Я, наверное, в юности совершил ошибку, поступив на исторический факультет. Я литературу больше люблю. Став сначала историком, я смотрел на человека как на функцию социума, но потом стал смотреть иначе.

Историческое знание привлекает своей мнимой подлинностью, но литературное – глубже. Смотрите, что происходит с Солженицыным, когда из писателя он превращает себя в историка…

Мне повезло встречаться с людьми, которые взлетели очень высоко, о чем я, выскочка из военных городков, не смел и мечтать. Я больше слушал, чем говорил, поэтому они меня сильно обогатили. Ростропович и Вишневская, великий Солженицын… С Горбачевым я не был близко знаком, а Ельцин мне почему-то позвонил сам и попросил поговорить…

– А вы не преминули превратить его в текст, то есть в фильм. Мне он не показался глубоким, он, может быть, был даже конъюнктурным в 1991 году. Но вы таким образом просто старились Ельцина понять, да?

– В России политики не успели вырасти, на это не хватило времени. В отсутствие натренированности, достигаемой, может быть, веками, политика оказывается соблазном. В России восторженное, воспаленное участие в политике. Это нездорово. Даже Сахаров этого не избежал: прыгнул с размаху в политическое озеро, которое оказалось морем-болотом. Надо было больше заниматься культурой, она определяет все остальное.

ИСХОДНЫЕ ДАННЫЕ -

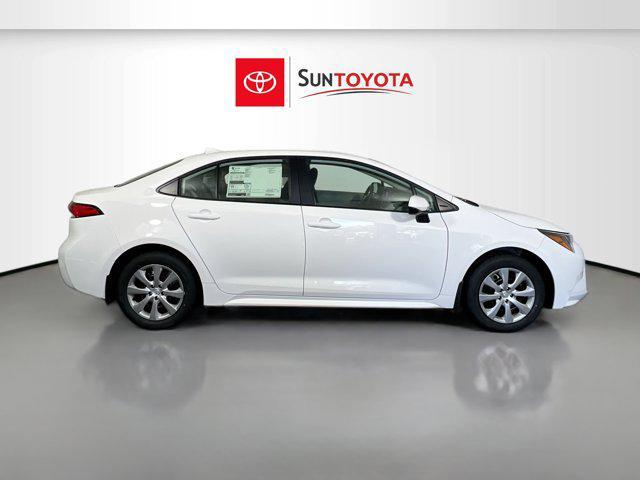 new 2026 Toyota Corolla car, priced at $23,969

---

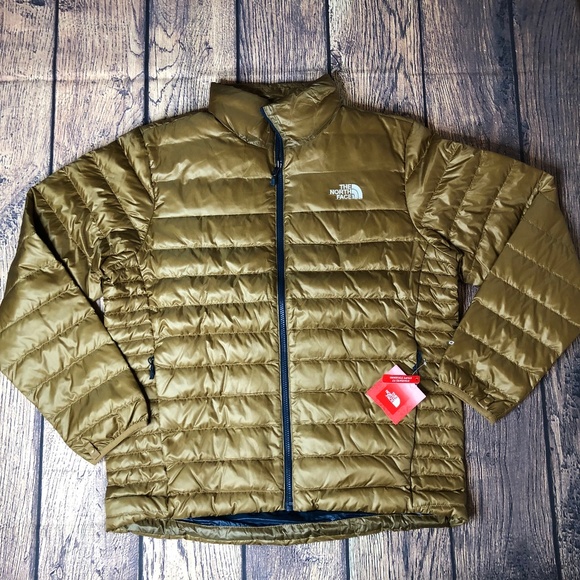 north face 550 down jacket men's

==

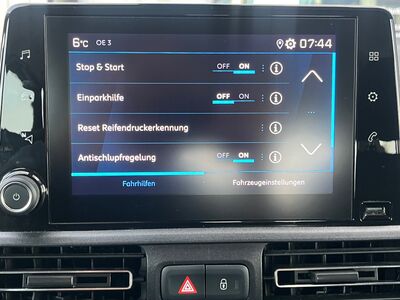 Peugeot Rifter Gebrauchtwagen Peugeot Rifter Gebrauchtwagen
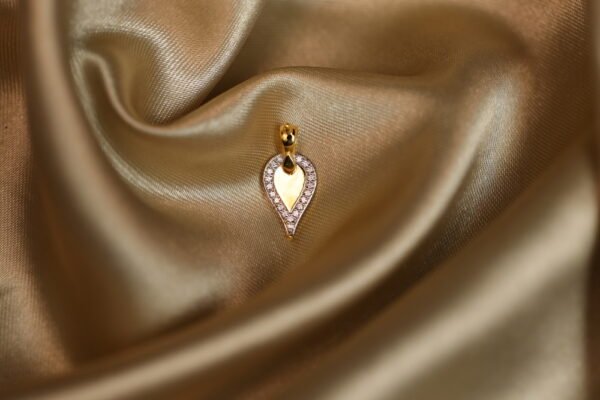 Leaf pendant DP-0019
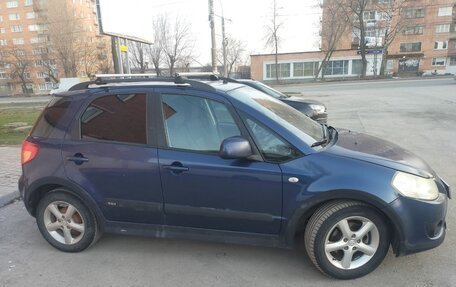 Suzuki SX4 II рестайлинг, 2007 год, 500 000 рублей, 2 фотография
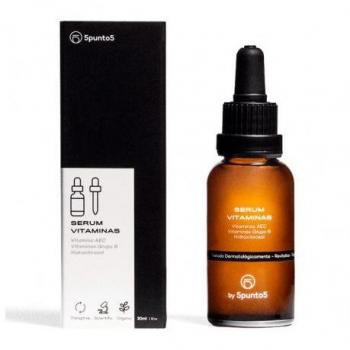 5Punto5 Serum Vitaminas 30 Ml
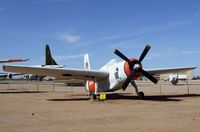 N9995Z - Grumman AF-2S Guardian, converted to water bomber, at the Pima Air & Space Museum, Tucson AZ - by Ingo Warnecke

ЗАДАНИЕ A -
Ответьте, кто, согласно фрагменту текста, сам позвонил рассказчику и попросил поговорить.
ЗАДАНИЕ B -
Допишите фрагмент текста об истории, литературе и политике так, чтобы продолжение начиналось сразу после его последнего предложения.

ОТВЕТ A -
Ельцин.

ОТВЕТ B -
Ельцин был отлично социализирован, а Горбачев был плохо социализирован, это было обусловлено биографией каждого из них (полностью не согласен, по мне, все было ровно наоборот). Человеческая личность может быть необъятна и меняется, а неизменный характер занимает в ней вот столько (показывает пальцами вершок). Но он наследуется не от отца с матерью, а от каких-то пра-пра-пра…

Как же мне о них не думать, если они, определявшие судьбы человеческого рода в ХХ веке, все практически ровесники? Муссолини – итальянец, из него это прямо брызжет. Черчилль мог появиться только в Англии с ее политической натренированностью – это как вырасти в семье культуристов, где всю жизнь только об этом и говорят.

Гитлер – абсолютно немецкий тип. Вы знаете, почему среди немецких актеров практически нет звезд? Их не берут, они слишком мощные соперники на съемочной площадке, у них мгновенная и мощная невротическая реакция – куда там итальянцам или нашим с Кавказа.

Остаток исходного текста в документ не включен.